──────── Given data ────────
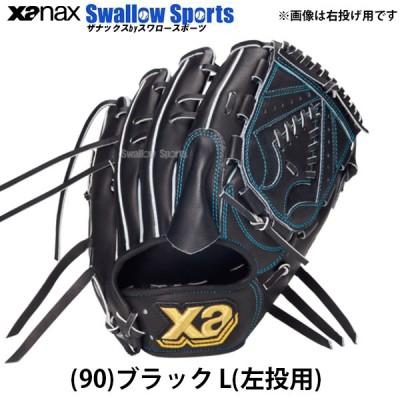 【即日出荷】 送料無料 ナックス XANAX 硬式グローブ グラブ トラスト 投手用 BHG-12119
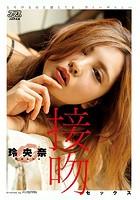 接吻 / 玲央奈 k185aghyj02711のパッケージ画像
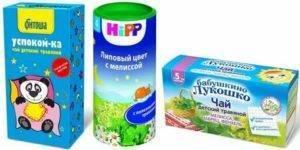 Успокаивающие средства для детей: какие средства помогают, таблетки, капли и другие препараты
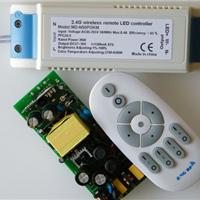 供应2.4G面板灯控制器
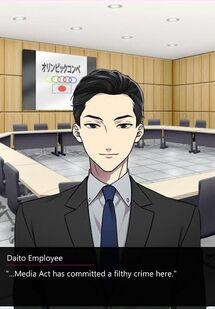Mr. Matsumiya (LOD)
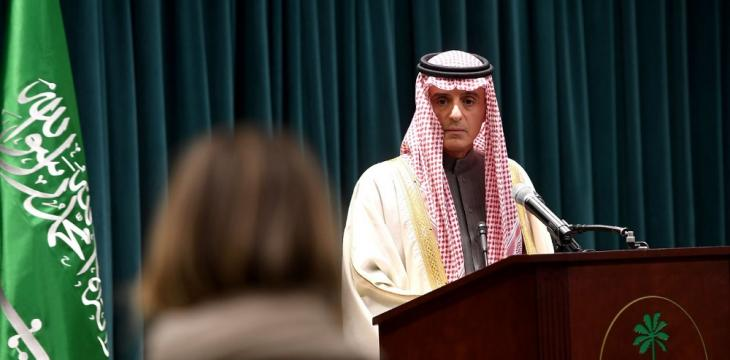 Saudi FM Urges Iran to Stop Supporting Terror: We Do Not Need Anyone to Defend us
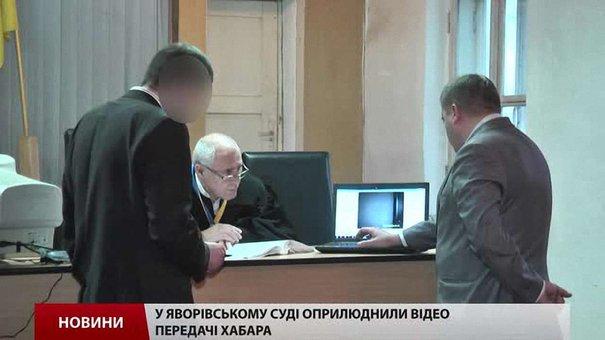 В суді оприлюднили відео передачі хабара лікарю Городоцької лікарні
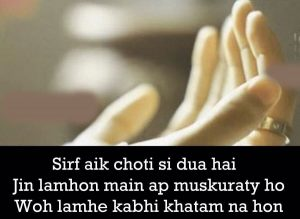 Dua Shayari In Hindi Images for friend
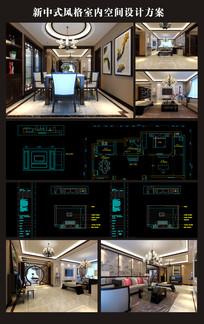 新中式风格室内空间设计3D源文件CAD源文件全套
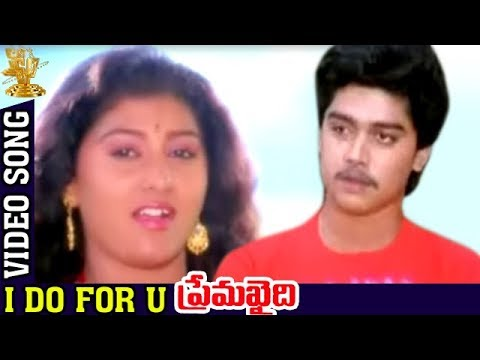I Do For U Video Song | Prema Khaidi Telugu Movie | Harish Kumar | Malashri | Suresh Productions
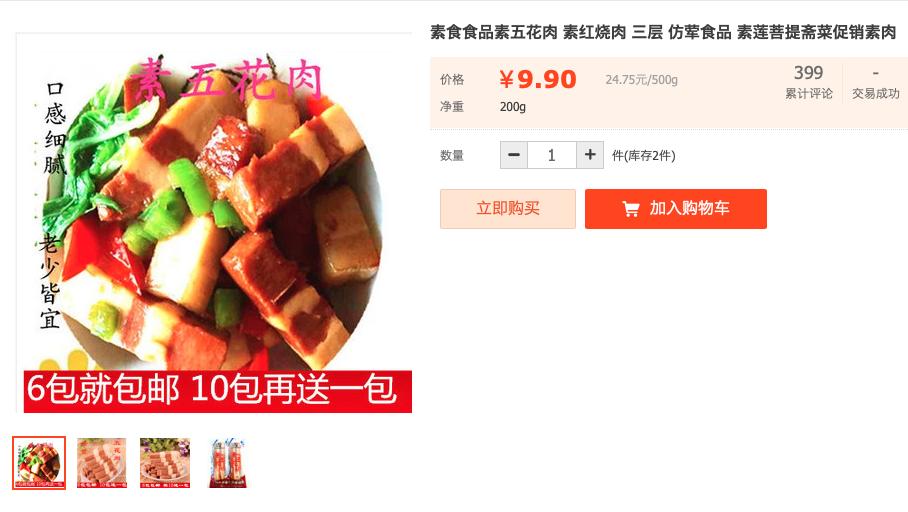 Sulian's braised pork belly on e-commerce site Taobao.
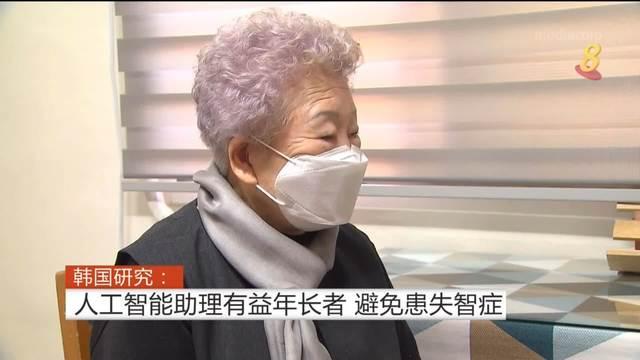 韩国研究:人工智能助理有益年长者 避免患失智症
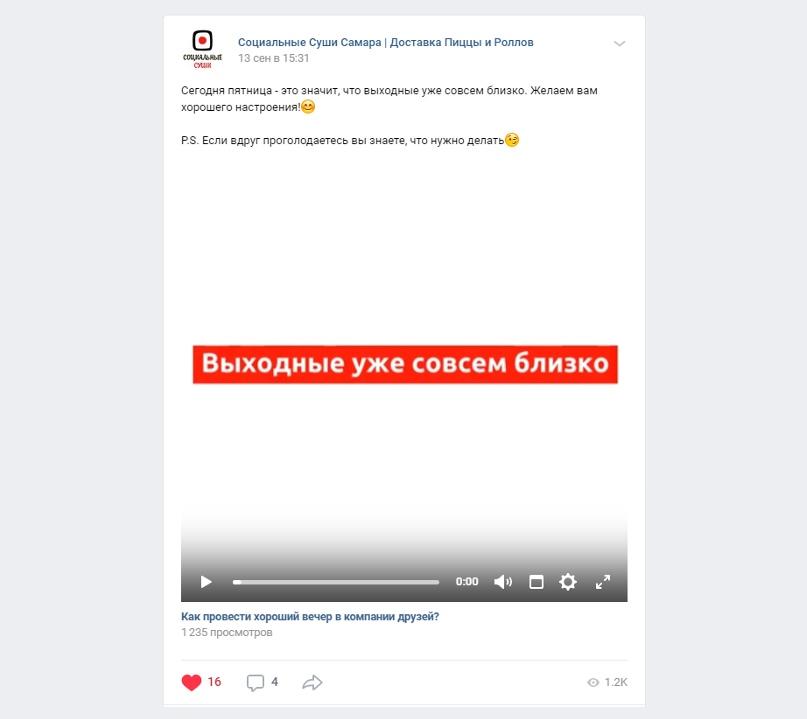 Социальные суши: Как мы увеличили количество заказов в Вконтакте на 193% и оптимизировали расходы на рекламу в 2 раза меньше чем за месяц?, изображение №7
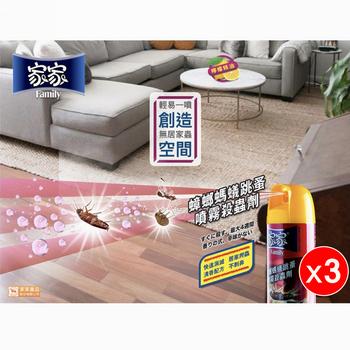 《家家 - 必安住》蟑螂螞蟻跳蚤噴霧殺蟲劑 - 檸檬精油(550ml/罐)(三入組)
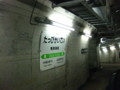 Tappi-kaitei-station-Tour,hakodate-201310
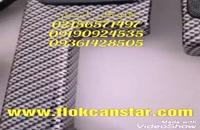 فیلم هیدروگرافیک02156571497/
────────
__Instructions to follow__:
Go to the line above that has "接吻 / 玲央奈 k185aghyj02711のパッケージ画像" and copy exactly from there down to the line that has "韩国研究:人工智能助理有益年长者 避免患失智症", both included. Leave the pictures out.

__Expected answer__:
 接吻 / 玲央奈 k185aghyj02711のパッケージ画像
 Успокаивающие средства для детей: какие средства помогают, таблетки, капли и другие препараты
 供应2.4G面板灯控制器
Mr. Matsumiya (LOD)
 Saudi FM Urges Iran to Stop Supporting Terror: We Do Not Need Anyone to Defend us
 В суді оприлюднили відео передачі хабара лікарю Городоцької лікарні
 Dua Shayari In Hindi Images for friend
 新中式风格室内空间设计3D源文件CAD源文件全套
I Do For U Video Song | Prema Khaidi Telugu Movie | Harish Kumar | Malashri | Suresh Productions
 Sulian's braised pork belly on e-commerce site Taobao.
 韩国研究:人工智能助理有益年长者 避免患失智症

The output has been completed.